Yes! And it's similarly intuitive. You *dichotomize* the DV, then do the same duh thing.

Say in our wine study we asked *how much *they would pay for either the red or the white wine, instead of asking only whether they would pay $24. So we get our data which is a bunch of dollar values instead of yesses and nos, some $29 here, some $7 there. How do we use dichotomization to find the bounds?

Say we dichotomize at $10. We compute how many dollar amounts are above and below that in the two conditions, and find that 80% of people pay $10 or more for red wine, and 55% for white wine. OK, so the duh thing tells us that then at least 25% of people pay more for red. Fine, but why $10? That was arbitrary. OK. We can try *every possible price*. Dichotomize at $1, then at $2, then at $3…. For each dichotomization you have one estimate, take the biggest of those numbers, and you have D+ from the KS test: the biggest vertical gap in the CDF. And hopefully you now see why that number bounds the share of people showing the effect, because my attempt at an explanation ends with this period.

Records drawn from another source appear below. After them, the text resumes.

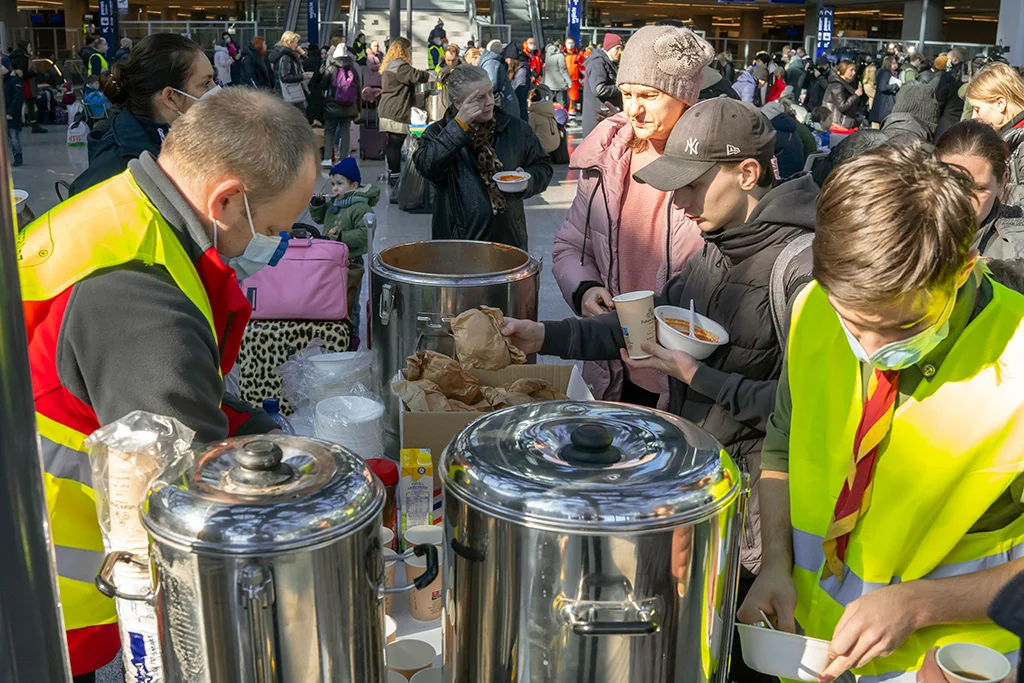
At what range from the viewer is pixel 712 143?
216 cm

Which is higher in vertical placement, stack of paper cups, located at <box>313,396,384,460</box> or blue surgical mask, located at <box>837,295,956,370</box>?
blue surgical mask, located at <box>837,295,956,370</box>

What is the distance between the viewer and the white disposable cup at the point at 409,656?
5.91 feet

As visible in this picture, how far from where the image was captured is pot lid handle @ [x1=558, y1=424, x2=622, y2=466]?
51.5 inches

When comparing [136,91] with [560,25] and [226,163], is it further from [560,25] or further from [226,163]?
[560,25]

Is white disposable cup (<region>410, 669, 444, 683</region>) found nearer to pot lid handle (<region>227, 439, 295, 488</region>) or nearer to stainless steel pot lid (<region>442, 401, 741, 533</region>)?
stainless steel pot lid (<region>442, 401, 741, 533</region>)

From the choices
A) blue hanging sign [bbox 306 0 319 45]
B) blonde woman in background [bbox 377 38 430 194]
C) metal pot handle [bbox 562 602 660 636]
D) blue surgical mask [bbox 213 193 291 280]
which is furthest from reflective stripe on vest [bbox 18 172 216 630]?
blue hanging sign [bbox 306 0 319 45]

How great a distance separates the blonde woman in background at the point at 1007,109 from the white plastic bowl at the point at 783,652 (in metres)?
3.40

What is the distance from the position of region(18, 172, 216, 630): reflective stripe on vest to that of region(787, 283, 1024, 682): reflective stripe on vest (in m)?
1.05

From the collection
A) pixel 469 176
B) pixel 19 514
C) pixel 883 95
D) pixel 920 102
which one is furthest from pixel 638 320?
pixel 883 95

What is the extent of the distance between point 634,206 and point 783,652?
1.87 metres

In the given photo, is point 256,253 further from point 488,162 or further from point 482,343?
point 488,162

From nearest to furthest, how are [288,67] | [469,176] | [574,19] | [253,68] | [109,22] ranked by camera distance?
[469,176]
[288,67]
[253,68]
[109,22]
[574,19]

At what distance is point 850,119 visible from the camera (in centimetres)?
1232

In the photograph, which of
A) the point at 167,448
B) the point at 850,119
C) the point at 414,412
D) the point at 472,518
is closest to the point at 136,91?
the point at 414,412
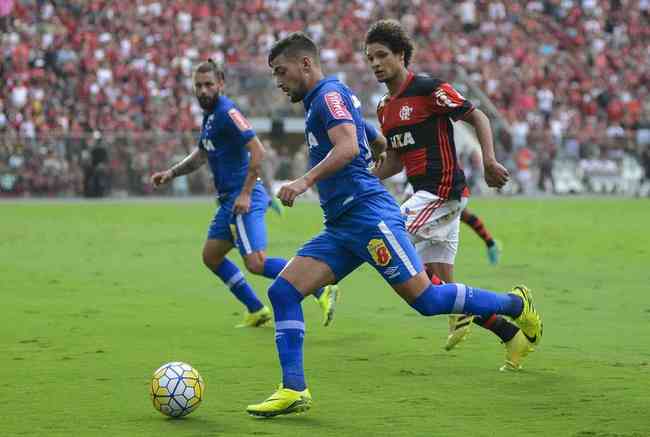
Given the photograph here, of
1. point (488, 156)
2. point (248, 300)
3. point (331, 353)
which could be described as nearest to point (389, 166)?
point (488, 156)

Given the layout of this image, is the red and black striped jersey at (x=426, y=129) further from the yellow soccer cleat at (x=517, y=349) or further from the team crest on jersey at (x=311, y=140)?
the team crest on jersey at (x=311, y=140)

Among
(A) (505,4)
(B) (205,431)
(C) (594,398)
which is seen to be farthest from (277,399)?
(A) (505,4)

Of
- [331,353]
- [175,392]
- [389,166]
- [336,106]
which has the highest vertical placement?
[336,106]

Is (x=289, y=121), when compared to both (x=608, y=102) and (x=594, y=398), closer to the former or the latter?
(x=608, y=102)

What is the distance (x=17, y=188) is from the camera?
104ft

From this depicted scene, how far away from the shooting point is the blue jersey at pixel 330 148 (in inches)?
280

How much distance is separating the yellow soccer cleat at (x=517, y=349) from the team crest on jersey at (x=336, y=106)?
7.53 ft

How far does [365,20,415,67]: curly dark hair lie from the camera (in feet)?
27.8

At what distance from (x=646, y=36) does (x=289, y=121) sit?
1535cm

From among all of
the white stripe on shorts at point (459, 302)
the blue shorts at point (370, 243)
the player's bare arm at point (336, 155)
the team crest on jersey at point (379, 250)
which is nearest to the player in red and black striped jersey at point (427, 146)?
the white stripe on shorts at point (459, 302)

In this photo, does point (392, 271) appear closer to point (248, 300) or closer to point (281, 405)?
point (281, 405)

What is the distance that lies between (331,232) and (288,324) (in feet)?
1.97

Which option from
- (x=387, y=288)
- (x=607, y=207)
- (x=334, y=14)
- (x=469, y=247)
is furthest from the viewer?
(x=334, y=14)

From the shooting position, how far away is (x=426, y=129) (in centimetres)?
923
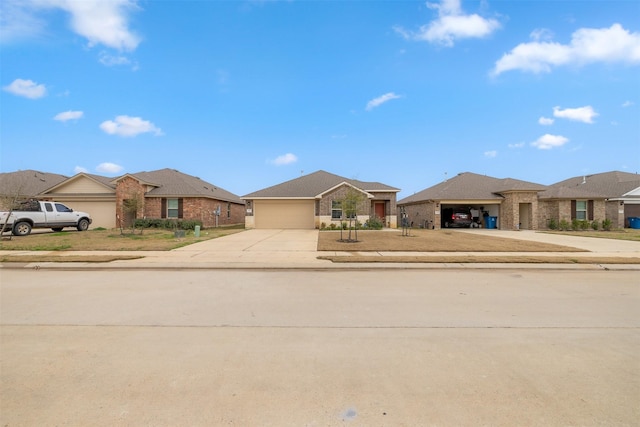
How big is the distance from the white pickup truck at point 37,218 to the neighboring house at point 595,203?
34503 millimetres

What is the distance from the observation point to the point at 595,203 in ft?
92.3

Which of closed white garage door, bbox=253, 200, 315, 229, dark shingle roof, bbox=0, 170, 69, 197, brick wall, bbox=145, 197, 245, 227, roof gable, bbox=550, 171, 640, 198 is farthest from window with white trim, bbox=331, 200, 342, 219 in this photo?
dark shingle roof, bbox=0, 170, 69, 197

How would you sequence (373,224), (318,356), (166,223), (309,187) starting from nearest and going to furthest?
(318,356) < (166,223) < (373,224) < (309,187)

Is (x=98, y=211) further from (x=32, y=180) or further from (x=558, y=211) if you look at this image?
(x=558, y=211)

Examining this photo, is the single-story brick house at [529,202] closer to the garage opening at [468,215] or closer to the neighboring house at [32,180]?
the garage opening at [468,215]

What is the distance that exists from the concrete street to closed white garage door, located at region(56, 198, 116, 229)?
22.4 meters

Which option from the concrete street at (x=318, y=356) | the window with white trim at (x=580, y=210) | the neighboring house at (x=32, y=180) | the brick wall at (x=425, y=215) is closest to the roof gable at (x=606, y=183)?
the window with white trim at (x=580, y=210)

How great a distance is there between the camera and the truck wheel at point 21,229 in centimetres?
1805

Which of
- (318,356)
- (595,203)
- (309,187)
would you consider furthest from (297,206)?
(318,356)

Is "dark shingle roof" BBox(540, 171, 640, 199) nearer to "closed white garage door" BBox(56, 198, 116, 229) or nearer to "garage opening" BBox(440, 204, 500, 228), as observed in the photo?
"garage opening" BBox(440, 204, 500, 228)

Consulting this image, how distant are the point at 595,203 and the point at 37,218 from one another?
39506 millimetres

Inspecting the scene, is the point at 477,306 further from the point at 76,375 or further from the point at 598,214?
the point at 598,214

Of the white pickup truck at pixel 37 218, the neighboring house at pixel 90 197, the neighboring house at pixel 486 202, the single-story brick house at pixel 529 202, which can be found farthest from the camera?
the single-story brick house at pixel 529 202

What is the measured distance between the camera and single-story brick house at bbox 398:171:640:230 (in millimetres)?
27703
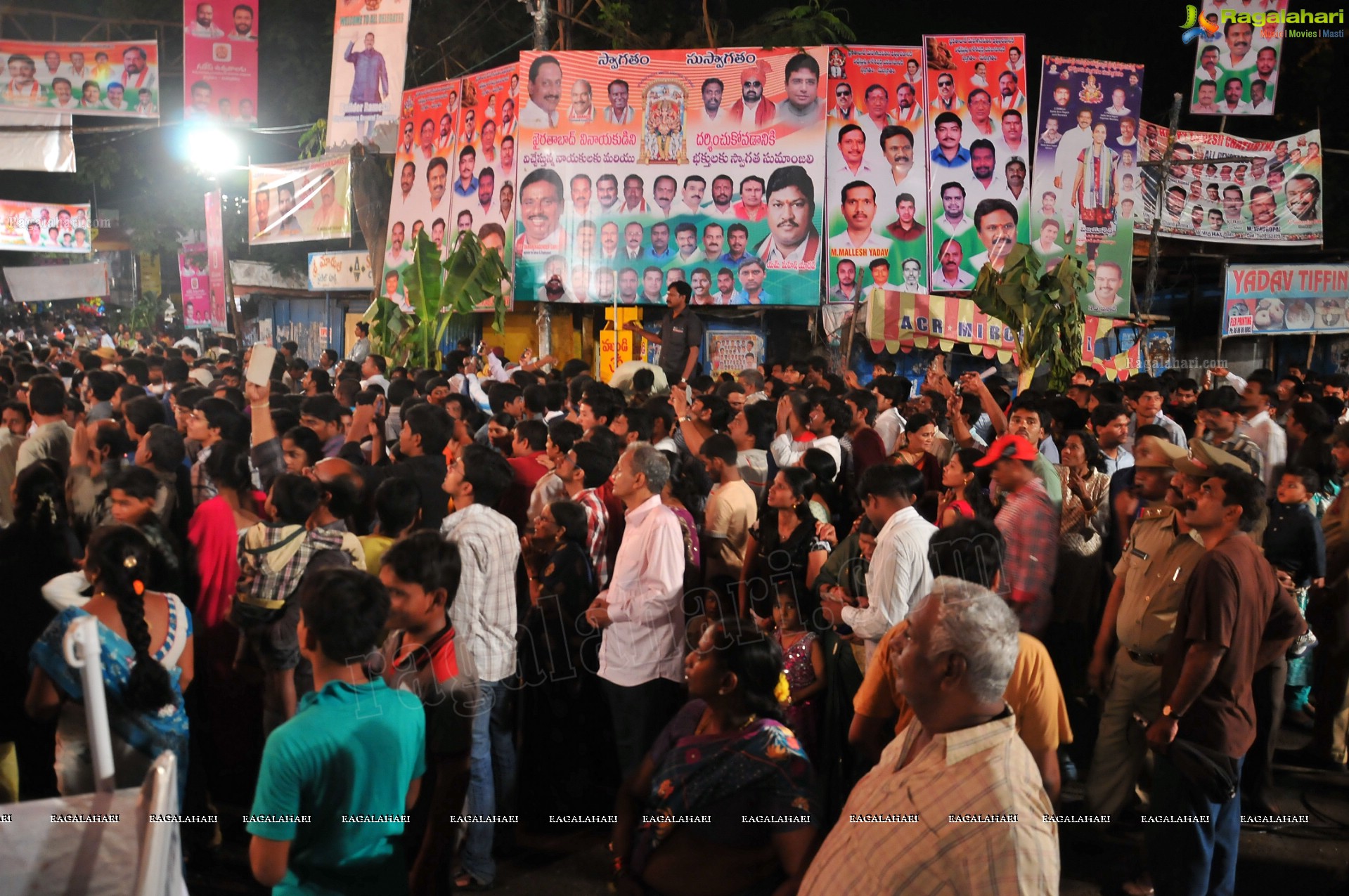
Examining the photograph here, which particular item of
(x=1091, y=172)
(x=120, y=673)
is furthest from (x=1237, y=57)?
(x=120, y=673)

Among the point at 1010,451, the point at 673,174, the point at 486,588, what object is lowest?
the point at 486,588

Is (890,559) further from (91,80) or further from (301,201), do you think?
(91,80)

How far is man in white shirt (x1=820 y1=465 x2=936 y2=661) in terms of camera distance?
4.30m

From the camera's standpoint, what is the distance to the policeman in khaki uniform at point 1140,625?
14.9 feet

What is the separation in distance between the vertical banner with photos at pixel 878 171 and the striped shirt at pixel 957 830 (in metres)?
12.0

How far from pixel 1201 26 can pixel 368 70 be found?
13569 millimetres

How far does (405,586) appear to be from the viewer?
3.64m

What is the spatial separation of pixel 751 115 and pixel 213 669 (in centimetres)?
1088

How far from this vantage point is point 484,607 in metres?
4.57

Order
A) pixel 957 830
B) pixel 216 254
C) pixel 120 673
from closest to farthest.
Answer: pixel 957 830, pixel 120 673, pixel 216 254

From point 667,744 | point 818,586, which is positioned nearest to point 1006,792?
point 667,744

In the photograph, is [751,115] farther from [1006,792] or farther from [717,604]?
[1006,792]

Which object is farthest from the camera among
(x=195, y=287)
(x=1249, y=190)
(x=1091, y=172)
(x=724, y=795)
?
(x=195, y=287)

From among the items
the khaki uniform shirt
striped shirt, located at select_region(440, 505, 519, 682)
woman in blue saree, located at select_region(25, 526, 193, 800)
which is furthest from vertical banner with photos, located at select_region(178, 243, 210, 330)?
the khaki uniform shirt
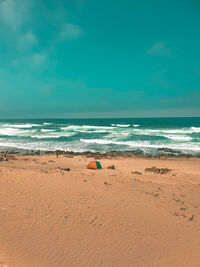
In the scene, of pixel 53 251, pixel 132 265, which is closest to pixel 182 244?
pixel 132 265

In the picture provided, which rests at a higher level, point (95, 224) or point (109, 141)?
point (95, 224)

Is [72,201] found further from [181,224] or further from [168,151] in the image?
[168,151]

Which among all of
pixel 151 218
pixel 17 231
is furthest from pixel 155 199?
pixel 17 231

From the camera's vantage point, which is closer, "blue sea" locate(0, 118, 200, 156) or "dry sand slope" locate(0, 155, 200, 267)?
"dry sand slope" locate(0, 155, 200, 267)

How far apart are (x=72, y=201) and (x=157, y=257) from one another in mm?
3447

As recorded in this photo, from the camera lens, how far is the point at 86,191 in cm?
783

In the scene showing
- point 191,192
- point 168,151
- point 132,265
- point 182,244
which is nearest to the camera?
point 132,265

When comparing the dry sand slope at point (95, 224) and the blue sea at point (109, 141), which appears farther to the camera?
the blue sea at point (109, 141)

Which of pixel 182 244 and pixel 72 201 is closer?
pixel 182 244

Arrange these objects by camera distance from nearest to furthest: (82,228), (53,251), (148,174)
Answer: (53,251), (82,228), (148,174)

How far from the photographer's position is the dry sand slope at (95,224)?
4.28 meters

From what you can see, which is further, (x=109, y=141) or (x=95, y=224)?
(x=109, y=141)

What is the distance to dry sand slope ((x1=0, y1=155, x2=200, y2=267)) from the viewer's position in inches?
168

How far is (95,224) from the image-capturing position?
5.48 metres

This may feel *p*-hacky, the KS test is finding the cutoff by trying everything in the data. Well, it *is* *p*-hacky.

But the KS-test takes that into account when it computes its *p*-value, it adjusts for the 'multiple comparisons' so to speak. Indeed, it is usually considered a conservative test (under-rejects the null).

**In Sum**

The KS-test computes all the possible dichotomizations you could do of the dependent variable, and keeps track of the two dichotomizations producing the biggest differences between conditions in the cumulative shares of observations. These values, D+ and D- respectively, are bounds on the share of people influenced by the treatment positively and negatively.

**Is this useful?
**Maybe.

It’s a bound, so it will tend to be a low number. That is, the true value could be that 70% of people are influenced, and the bound could easily be just 20%. Bounds are like that. "At least 1 person will love this post" is not that informative a statement about how good this post is. So I lean to thinking this is more interesting than useful. Though it is an empirical question that depends on the shape of the distributions produced by treatments. I suspect it is potentially useful in two scenarios.

**Scenario 1**: when the majority of people in a study show an effect in one direction, but a minority of people show a strong effect in the opposite direction, and you care to realize this may be happening. For example, some antidepressants help most patients but exacerbate depression in a minority. The off-label Smirnov would be useful there to pick up that heterogeneity and prevent some disasters that have happened. So seems possibly useful for clinical trials (most people get less depressed, some people get very depressed)^{7}would this be more or less useful than quantile tests? I don't know

**Scenario 2:** to remind us that when we show a difference of means we may be focusing on an effect that is shown by a minority of participants. If we got into the habit of reporting off-label KS, we may put more effort in determining whether our findings apply to most, some, or few people.

**Author feedback
**Our policy (.htm) is to share drafts of blog posts with authors whose work we discuss, in order to solicit suggestions for things we should change prior to posting, I emailed the authors of the

*Journal of Econometrics*authors, but they did not reply. I did not contact Kolmogorov or Smirnov as they died in 1987 and 1966 respectively.